== Document source ==
Témoignage

TÉMOIGNAGE

Jeune, jolie et appareillée.

Marie est une jolie femme  de 45 ans, maman de trois enfants. Personne n’imagine que, sous sa chevelure brune,

Marie cache des aides auditives. Appareillée depuis presque dix ans, elle ne se sent ni vieille ni handicapée.

Nous l’avons rencontrée.

Comment vous êtes-vous aperçue de votre surdité ?

Marie Nivaggioli. – J’avais tendance à faire répéter et, à un moment, je me suis rendu compte que c’était de plus en plus fréquent, surtout avec les personnes qui parlaient doucement. J’entendais en revanche très bien celles qui parlaient fort. A la maison, j’avais tendance à monter le son du téléviseur, et mon mari, qui a une ouïe fine, me le faisait remarquer... Pour moi, ce n’était pas vraiment handicapant, mais pour les autres, c’est devenu gênant. Lors d’une visite à la médecine du travail, j’ai fait un test et le médecin m’a confirmé ma surdité.

Qu’avez-vous fait ?

Lors de mon congé maternité, j’avais du temps, alors je suis allée voir un ORL, qui m’a fait passer tous les tests. En réalité, ma surdité était ancienne, et j’avais une baisse importante aux deux oreilles.

J’entendais bien les sons aigus, mais pas les sons graves. Les endroits bruyants étaient particulièrement difficiles pour moi... L’audioprothésiste m’a conseillé le port non pas d’intra-auriculaires, mais de contours d’oreille.

Comment s’est passée l’adaptation ?

C’est bizarre, parce que l’on s’habitue à sa surdité : on vit dans son cocon, comme lorsque l’on est myope. Je suis astigmate, mais je ne porte pas de lunettes, car elles me gênent. En revanche , je n’ai pas eu de problème avec les contours d’oreille : je m’y suis rapidement et très bien habituée. J’ai réentendu des bruits que je n’entendais plus, comme celui de mes pas, et ça, aujourd’hui, je ne pourrais plus m’en passer. Mes appareils me sont indispensables. Une fois, je les ai oubliés, je m’en suis aperçue dans le bus, mais hélas trop tard. Une autre fois, je suis retournée chez moi les chercher !

Vous avez redécouvert un « bout de vie » ?

== Données présentées ==
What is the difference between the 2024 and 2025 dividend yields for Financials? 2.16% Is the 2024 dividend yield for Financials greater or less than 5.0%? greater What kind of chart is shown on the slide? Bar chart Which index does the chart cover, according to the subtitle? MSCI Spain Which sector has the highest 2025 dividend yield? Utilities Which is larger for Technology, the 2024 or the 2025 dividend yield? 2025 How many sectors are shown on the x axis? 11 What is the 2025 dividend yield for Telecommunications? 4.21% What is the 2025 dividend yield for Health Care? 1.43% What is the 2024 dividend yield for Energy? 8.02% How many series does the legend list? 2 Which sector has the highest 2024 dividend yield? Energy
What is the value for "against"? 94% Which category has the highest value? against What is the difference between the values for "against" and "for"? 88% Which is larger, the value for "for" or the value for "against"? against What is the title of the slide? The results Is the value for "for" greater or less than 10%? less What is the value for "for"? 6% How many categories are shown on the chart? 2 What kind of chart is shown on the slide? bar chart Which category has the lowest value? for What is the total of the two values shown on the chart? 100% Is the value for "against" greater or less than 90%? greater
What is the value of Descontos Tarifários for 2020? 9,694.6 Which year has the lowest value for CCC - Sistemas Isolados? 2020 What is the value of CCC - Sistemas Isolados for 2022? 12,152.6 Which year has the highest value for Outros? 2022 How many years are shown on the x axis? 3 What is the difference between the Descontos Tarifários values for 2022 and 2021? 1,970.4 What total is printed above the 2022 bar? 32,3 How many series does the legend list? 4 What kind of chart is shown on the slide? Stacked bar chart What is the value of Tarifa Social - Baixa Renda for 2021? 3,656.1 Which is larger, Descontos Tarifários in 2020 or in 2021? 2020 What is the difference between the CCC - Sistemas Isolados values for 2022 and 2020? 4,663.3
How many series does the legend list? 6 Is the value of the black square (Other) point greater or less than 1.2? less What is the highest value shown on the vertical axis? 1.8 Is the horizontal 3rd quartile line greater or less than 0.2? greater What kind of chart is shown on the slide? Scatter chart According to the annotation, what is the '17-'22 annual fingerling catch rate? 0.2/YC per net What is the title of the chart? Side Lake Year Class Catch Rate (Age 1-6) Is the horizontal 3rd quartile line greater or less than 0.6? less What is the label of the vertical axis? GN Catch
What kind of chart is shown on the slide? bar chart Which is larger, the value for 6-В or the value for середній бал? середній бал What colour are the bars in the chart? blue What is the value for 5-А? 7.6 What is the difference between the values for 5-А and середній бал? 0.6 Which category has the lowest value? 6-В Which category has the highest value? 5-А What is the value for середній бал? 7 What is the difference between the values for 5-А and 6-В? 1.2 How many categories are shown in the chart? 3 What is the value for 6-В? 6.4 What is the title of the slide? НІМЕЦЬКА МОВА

== Consigne 1 ==
Selon le témoignage, quel type d'aides auditives l'audioprothésiste a-t-il conseillé à Marie ?
== Consigne 2 ==
Citez le passage du témoignage situé entre « Nous l’avons rencontrée. » et « Qu’avez-vous fait ? », ces deux segments compris.

== Solution 1 ==
Des contours d'oreille plutôt que des intra-auriculaires.

== Solution 2 ==
Nous l’avons rencontrée.

Comment vous êtes-vous aperçue de votre surdité ?

Marie Nivaggioli. – J’avais tendance à faire répéter et, à un moment, je me suis rendu compte que c’était de plus en plus fréquent, surtout avec les personnes qui parlaient doucement. J’entendais en revanche très bien celles qui parlaient fort. A la maison, j’avais tendance à monter le son du téléviseur, et mon mari, qui a une ouïe fine, me le faisait remarquer... Pour moi, ce n’était pas vraiment handicapant, mais pour les autres, c’est devenu gênant. Lors d’une visite à la médecine du travail, j’ai fait un test et le médecin m’a confirmé ma surdité.

Qu’avez-vous fait ?